В конце концов я стал исповедовать социалистическую любовь и справедливость по отношению к тем, все богатство которых составляют их здоровые рабочие руки. Тем самым я соединил мою судьбу с судьбой всей нации. В этом я видел единственную возможность для соединения социалистического мировоззрения с истинной любовью к родине. Эта вера определила мою жизнь и мою деятельность. Я не видел здесь никакого противоречия с законами гуманизма. В фюрерстве и принципе повиновения ни в коей степени не видел неограниченной диктатуры или тирании.
Моя ошибка, очевидно, заключалась в том, что чувства и крайнее доверие затмили мой разум, что мое почитание Гитлера не имело пределов. Я знал его лишь как защитника жизненных прав германского народа, я видел в нем доброго человека поотношению к рабочим, женщинам и детям. Того Гитлера, который предстал перед нами на данном процессе, я не знал.
Вторая моя ошибка, возможно, заключалась в моем одиночестве и в углублении в мир моих идей. Общественных связей с лицами, занимавшими высокие посты, у меня почти не было.
Все небольшое свободное время я отдавал моей семье. Я был счастлив и сейчас счастлив тем, что моя жена — дочь рабочего, который был социал-демократом и остался таковым.
Я торжественно заявляю в этом моем последнем слове: все внешнеполитические события и начало военных действий были для меня совершенно неожиданными. Ни при каких обстоятельствах я не принимал участия ни в планировании, ни в осуществлении безумного намерения вызвать дух, развязавший агрессивную войну.
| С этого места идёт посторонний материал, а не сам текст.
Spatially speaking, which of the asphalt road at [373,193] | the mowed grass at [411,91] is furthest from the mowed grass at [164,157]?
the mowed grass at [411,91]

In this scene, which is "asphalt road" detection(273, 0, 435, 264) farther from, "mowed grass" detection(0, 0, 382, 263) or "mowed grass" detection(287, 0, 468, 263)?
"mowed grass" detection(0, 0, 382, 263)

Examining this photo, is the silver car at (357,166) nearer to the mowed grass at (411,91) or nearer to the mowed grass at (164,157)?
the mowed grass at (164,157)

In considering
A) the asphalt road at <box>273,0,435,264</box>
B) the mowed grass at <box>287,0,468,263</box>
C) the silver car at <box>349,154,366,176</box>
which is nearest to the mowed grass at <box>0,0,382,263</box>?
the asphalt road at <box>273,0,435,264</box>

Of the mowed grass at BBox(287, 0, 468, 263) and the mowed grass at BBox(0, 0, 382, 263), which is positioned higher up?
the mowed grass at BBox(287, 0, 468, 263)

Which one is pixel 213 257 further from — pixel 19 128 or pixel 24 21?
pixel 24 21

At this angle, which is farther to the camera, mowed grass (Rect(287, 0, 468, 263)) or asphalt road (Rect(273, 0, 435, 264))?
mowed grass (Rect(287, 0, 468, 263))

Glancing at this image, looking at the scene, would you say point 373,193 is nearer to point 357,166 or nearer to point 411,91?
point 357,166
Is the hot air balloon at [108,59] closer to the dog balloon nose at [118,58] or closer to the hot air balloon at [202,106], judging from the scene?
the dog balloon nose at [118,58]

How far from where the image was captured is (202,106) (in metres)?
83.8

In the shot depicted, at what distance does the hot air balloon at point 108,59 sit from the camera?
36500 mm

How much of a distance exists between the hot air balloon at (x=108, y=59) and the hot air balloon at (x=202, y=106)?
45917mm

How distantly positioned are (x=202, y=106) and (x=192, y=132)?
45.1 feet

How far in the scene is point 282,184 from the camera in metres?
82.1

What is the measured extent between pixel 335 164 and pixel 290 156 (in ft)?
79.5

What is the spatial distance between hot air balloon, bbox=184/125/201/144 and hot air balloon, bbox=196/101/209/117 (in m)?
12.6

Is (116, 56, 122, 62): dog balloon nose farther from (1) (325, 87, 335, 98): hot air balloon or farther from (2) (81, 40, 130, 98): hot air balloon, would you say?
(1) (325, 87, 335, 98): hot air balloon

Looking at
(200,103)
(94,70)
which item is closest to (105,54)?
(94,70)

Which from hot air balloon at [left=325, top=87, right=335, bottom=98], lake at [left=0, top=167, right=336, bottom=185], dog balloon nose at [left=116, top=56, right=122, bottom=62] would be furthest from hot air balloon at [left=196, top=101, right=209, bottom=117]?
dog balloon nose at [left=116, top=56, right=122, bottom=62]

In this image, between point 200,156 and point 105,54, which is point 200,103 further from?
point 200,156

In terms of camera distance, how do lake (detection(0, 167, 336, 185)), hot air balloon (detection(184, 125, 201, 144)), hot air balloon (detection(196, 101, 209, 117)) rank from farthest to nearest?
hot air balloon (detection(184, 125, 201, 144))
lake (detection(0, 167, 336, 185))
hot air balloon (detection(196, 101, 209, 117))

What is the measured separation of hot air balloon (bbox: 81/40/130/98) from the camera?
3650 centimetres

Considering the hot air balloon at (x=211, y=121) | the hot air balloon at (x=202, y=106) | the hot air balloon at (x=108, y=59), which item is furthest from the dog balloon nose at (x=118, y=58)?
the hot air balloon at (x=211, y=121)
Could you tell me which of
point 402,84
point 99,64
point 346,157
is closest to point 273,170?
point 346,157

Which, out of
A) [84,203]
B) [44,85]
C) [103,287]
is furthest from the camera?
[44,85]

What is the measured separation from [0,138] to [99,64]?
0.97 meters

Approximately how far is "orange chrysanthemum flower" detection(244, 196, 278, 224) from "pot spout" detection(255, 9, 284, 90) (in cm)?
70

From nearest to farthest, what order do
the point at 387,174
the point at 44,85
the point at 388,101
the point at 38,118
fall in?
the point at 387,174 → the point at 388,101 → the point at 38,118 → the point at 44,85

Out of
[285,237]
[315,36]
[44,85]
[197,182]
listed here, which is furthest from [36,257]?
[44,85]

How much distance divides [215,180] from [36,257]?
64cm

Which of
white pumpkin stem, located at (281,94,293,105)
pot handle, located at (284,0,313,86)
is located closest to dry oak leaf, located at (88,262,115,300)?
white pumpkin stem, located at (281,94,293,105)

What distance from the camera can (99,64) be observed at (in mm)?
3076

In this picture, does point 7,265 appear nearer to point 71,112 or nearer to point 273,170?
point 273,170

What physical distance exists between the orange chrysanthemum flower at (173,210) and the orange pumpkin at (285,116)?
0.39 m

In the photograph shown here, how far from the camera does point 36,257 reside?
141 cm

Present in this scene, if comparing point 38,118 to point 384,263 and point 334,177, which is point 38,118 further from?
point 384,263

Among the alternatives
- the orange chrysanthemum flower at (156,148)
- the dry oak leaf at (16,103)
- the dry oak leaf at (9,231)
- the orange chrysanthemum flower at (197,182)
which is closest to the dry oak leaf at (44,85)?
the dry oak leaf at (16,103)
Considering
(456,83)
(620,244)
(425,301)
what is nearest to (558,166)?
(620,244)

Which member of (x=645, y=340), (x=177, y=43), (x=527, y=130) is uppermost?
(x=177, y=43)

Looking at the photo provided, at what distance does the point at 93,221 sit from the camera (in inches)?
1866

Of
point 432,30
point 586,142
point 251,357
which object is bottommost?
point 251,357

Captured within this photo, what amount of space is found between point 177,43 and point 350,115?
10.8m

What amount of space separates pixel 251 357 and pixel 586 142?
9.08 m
Я стал национал-социалистом потому, что осуждал классовую борьбу, гражданскую войну и глубоко верил в стремления Гитлера добитьсямирным путем взаимопонимания и созидательного труда. В моей сфере деятельности я всегда прилагал все усилия к тому, чтобы предотвратить возможность всяких перегибов, произвола и грубости. Я сам был рабочим и был достаточно наивен для того, чтобы вопреки установкам Гиммлера и Геббельса написать манифест об использовании рабочей силы, который требовал корректного и гуманного обращения с иностранными рабочими во всех организациях, и добиться его претворения в жизнь.
Я никогда не мог бы вынести без протеста тяжести сознания того, что мне известно об ужасных тайнах и преступлениях, я не мог бы предстать, зная об этом, перед глазами моего народа или моих невинных детей.
Я не принимал участия в каком-либо заговоре против мира или человечности и никогда не терпел никаких злодеяний. Во время войны я должен был выполнять мой долг. Должность генерального уполномоченного по использованию рабочей силы я получил совершенно неожиданно в 1942 году. Я был связан уже существовавшими законами о труде, поручениями фюрера и распоряжениями совета министров. Я не знаю, почему именно я получил эту должность. В моем гау я завоевал доверие рабочих, крестьян и ремесленников и еще до 1933 года был избран подавляющим большинством голосов на основании свободных выборов главой правительства провинции.
Я считаю, что провидение одарило меня хорошими способностями в области организации и практической деятельности, а также способностью воодушевляться. Может быть, поэтому я получил эту должность. Она возложила на мои плечи тяжелое бремя. Воздух Берлина был мне совершенно чужд. И потому что я рабочий, я никогда не думал о том, чтобы превратить иностранцев в рабов. Я всегда требовал, чтобы с людьми обращались должным образом. И если я требовал такого обращения с людьми, это не значит, что я думал их эксплуатировать. Я требовал разумного обращения и использования этих людей и никогда не намеревался совершать преступления против международного права, правил ведения войны и законов человечности. Ни минуты я не сомневался в законности и легальности моих задач, так как не считал, что германское правительство нарушит нормы международного права.
Если против меня были выдвинуты обвинения в том, что в оккупированных областях не применялись немецкие законы о труде, то я должен возразить, что даже высокопоставленные французы, бельгийцы, поляки, русские заявляли мне, что они поддерживают Германию, выделяя в ее распоряжение рабочую силу, потому что они хотят спасти Европу от коммунистической системы и потому что они хотят предотвратить безработицу и массовую нужду.